(Data entries)
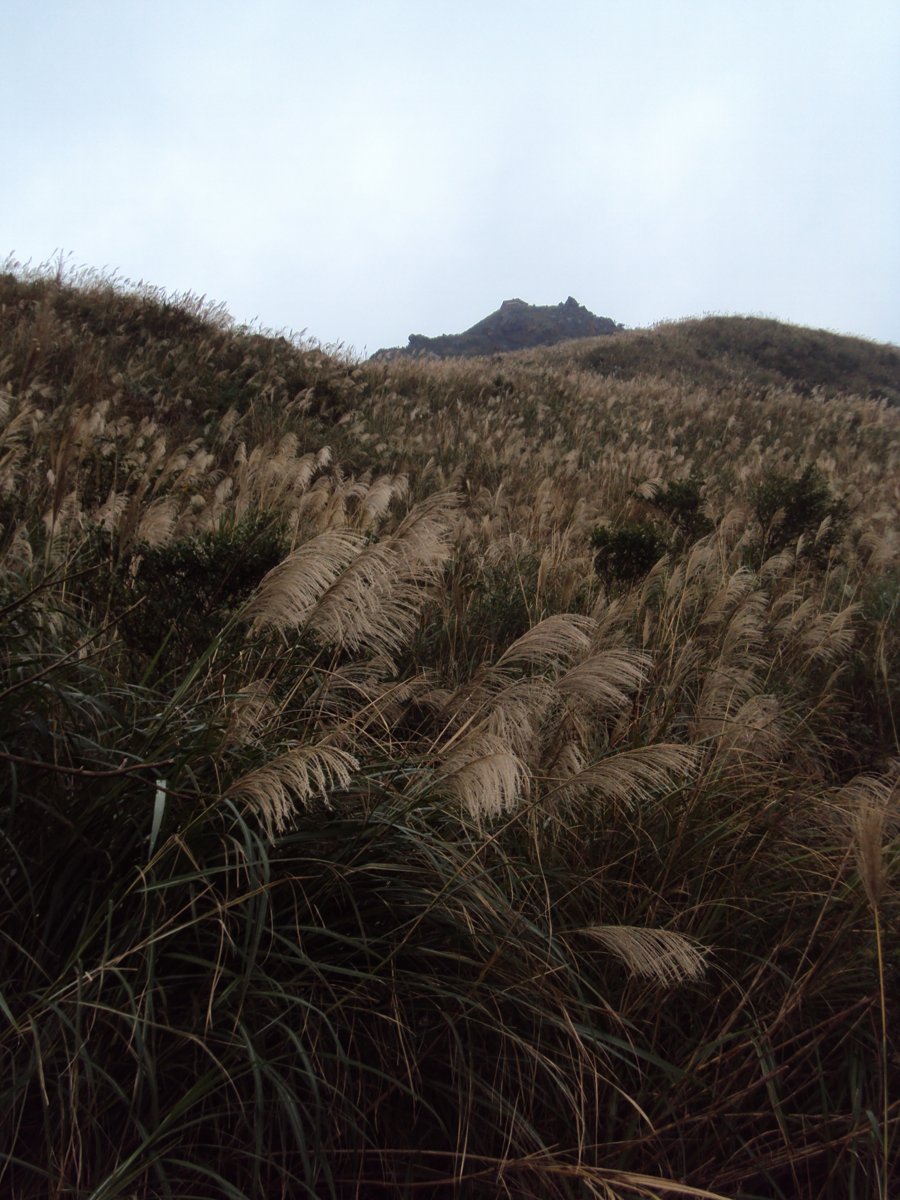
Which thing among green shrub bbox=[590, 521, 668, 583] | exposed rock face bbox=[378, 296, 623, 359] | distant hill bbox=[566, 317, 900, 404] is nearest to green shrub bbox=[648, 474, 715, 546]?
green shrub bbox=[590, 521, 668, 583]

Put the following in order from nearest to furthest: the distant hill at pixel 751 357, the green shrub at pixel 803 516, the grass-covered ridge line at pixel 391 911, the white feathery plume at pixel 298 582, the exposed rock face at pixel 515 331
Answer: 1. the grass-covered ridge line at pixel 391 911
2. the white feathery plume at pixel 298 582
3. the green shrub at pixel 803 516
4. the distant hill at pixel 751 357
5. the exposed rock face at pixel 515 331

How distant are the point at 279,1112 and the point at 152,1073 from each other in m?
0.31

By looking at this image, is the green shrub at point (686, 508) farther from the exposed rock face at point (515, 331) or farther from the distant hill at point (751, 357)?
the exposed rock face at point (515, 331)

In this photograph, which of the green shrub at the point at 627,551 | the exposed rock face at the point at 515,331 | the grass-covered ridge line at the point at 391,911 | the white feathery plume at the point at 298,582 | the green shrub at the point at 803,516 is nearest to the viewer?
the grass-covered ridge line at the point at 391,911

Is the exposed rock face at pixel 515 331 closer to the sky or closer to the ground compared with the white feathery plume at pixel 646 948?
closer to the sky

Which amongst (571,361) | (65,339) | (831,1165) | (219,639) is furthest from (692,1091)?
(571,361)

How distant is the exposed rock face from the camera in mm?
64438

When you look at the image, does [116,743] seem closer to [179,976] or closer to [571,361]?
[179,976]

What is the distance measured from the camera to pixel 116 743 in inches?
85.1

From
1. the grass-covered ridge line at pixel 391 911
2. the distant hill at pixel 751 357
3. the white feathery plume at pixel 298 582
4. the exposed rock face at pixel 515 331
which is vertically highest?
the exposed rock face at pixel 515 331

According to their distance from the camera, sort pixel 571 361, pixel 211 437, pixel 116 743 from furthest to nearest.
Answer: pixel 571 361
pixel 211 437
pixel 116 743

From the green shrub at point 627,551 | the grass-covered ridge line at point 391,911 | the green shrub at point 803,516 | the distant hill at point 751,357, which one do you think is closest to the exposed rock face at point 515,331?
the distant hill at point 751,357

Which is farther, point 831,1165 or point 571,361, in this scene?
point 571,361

## [SHORT EXERCISE]
Copy out the records word for word, beginning with the line that contains "How distant is" and continuing through the end of the records, both ends included.

## [RESULT BELOW]
How distant is the exposed rock face from the camera in mm?
64438

When you look at the image, does [116,743] seem closer to [179,976] or closer to [571,361]?
[179,976]

What is the distance measured from the camera to pixel 116 743 in inches?
85.1

From
1. the grass-covered ridge line at pixel 391 911
2. the distant hill at pixel 751 357
3. the white feathery plume at pixel 298 582
4. the exposed rock face at pixel 515 331
which is vertically highest?
the exposed rock face at pixel 515 331

According to their distance from the camera, sort pixel 571 361, pixel 211 437, pixel 116 743 from furthest to nearest.
Answer: pixel 571 361
pixel 211 437
pixel 116 743

From the green shrub at point 627,551 | the grass-covered ridge line at point 391,911 | the green shrub at point 803,516 | the distant hill at point 751,357, which one do you think is closest to the exposed rock face at point 515,331?
the distant hill at point 751,357

Which is farther, point 831,1165 or point 571,361, in this scene?
point 571,361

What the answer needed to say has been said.